## Dataset extract
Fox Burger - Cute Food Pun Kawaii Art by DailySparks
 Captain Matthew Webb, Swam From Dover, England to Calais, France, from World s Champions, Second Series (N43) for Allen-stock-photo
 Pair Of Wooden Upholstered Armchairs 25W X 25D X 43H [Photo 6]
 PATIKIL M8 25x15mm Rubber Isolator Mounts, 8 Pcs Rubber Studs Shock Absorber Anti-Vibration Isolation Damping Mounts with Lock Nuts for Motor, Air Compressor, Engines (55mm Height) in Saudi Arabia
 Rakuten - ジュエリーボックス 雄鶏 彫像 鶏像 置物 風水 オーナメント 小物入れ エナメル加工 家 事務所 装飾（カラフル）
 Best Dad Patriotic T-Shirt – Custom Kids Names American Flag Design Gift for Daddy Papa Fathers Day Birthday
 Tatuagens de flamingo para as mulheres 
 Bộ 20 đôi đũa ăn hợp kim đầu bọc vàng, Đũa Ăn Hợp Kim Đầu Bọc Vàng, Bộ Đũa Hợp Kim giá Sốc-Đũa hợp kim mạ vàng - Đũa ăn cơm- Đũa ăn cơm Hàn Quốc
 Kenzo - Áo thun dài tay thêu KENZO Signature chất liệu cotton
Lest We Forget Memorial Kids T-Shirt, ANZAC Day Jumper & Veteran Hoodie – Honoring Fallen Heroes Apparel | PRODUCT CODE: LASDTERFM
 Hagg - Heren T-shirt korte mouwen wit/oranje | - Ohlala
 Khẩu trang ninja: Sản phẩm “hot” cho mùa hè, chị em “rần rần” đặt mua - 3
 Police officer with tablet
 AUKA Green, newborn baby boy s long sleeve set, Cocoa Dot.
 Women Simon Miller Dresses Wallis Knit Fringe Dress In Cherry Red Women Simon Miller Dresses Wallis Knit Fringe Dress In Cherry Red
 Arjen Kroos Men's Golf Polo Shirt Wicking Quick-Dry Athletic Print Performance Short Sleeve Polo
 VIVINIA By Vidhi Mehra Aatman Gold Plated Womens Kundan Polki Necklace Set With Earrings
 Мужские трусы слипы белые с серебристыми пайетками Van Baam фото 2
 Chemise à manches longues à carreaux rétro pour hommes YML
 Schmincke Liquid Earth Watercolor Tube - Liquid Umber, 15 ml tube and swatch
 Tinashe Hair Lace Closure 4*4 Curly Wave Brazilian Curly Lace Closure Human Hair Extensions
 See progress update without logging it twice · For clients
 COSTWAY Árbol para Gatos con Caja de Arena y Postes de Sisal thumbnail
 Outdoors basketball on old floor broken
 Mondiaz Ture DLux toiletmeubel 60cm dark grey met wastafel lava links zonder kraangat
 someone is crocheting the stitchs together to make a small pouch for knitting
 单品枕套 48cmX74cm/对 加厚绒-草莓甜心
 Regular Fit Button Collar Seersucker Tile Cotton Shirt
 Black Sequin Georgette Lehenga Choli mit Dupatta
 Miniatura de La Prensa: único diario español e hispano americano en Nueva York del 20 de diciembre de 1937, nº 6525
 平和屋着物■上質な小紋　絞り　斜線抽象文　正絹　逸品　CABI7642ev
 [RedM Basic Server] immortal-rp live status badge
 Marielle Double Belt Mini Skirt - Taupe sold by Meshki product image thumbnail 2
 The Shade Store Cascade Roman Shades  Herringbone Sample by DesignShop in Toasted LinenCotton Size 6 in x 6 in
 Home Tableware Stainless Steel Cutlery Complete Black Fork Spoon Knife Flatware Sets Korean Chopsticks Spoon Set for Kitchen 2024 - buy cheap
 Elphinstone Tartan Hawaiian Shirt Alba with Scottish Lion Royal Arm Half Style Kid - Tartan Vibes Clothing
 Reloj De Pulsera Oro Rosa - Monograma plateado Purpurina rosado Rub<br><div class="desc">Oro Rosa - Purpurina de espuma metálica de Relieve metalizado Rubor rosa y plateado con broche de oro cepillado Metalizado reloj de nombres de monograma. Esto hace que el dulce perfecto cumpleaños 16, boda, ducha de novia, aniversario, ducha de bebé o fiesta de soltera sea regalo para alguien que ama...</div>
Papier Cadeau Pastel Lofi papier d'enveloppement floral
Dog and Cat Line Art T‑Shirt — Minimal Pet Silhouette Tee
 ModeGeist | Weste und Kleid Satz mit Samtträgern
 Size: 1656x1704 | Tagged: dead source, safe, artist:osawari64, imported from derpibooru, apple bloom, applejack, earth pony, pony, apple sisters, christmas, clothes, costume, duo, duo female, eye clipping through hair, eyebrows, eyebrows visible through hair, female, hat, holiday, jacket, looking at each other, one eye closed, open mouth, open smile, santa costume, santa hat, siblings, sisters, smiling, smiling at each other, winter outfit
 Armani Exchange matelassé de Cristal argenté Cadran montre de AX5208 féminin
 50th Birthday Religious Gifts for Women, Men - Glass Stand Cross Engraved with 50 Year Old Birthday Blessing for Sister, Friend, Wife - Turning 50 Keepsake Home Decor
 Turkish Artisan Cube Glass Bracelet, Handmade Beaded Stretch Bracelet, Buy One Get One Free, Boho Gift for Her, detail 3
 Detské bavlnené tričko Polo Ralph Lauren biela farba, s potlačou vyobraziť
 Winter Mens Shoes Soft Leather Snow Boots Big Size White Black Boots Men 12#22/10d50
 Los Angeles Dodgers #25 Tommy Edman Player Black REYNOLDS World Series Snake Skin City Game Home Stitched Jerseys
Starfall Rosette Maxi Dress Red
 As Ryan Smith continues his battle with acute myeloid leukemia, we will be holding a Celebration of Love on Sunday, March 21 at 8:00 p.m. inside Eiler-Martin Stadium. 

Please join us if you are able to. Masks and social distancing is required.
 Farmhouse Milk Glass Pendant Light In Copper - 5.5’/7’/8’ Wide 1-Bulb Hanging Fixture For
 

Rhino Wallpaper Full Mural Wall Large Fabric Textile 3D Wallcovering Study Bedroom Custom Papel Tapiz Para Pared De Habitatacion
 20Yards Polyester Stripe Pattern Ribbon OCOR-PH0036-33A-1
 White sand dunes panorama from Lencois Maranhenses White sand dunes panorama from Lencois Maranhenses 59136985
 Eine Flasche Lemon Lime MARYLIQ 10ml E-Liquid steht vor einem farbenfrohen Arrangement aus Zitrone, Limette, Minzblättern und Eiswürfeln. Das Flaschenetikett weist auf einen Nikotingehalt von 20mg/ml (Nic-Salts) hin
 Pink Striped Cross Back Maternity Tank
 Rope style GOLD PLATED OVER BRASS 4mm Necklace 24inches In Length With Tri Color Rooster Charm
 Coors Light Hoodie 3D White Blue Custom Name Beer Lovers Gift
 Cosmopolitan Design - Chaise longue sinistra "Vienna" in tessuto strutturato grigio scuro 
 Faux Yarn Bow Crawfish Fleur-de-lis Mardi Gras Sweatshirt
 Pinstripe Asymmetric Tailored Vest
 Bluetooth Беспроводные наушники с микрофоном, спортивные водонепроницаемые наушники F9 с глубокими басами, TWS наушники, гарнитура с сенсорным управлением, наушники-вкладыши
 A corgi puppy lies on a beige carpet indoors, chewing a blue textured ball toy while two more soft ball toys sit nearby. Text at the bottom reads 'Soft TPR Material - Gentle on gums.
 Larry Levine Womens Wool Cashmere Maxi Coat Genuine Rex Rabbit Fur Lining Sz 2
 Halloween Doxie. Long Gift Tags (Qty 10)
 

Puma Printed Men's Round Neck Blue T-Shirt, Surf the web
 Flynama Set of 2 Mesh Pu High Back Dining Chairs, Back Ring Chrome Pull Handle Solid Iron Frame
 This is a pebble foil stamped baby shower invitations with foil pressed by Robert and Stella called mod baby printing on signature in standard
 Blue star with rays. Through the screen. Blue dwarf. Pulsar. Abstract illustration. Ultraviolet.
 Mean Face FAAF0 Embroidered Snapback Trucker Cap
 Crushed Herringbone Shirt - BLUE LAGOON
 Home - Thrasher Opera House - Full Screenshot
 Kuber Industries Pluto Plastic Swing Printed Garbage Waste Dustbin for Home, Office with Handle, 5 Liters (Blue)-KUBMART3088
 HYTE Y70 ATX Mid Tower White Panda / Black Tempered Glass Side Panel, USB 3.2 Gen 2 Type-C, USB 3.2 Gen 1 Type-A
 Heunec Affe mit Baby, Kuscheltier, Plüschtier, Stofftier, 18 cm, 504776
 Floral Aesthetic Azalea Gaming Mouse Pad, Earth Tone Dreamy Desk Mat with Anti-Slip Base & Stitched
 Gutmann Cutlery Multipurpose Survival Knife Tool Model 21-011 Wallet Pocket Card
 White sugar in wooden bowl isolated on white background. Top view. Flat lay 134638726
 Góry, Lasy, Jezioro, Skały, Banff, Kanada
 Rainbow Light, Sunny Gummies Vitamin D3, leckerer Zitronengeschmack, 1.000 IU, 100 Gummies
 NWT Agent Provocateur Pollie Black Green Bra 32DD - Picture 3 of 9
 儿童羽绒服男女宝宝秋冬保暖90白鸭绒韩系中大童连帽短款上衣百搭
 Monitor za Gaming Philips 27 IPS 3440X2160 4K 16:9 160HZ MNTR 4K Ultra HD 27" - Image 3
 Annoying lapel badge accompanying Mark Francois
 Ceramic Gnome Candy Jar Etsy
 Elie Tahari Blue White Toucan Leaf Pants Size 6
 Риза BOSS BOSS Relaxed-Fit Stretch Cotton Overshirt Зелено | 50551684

## Assigned task
For the material above, reproduce exactly the lines from the line with "See progress update" to the line with "Mondiaz Ture DLux", inclusive, and exclude all others.

## Response box
 See progress update without logging it twice · For clients
 COSTWAY Árbol para Gatos con Caja de Arena y Postes de Sisal thumbnail
 Outdoors basketball on old floor broken
 Mondiaz Ture DLux toiletmeubel 60cm dark grey met wastafel lava links zonder kraangat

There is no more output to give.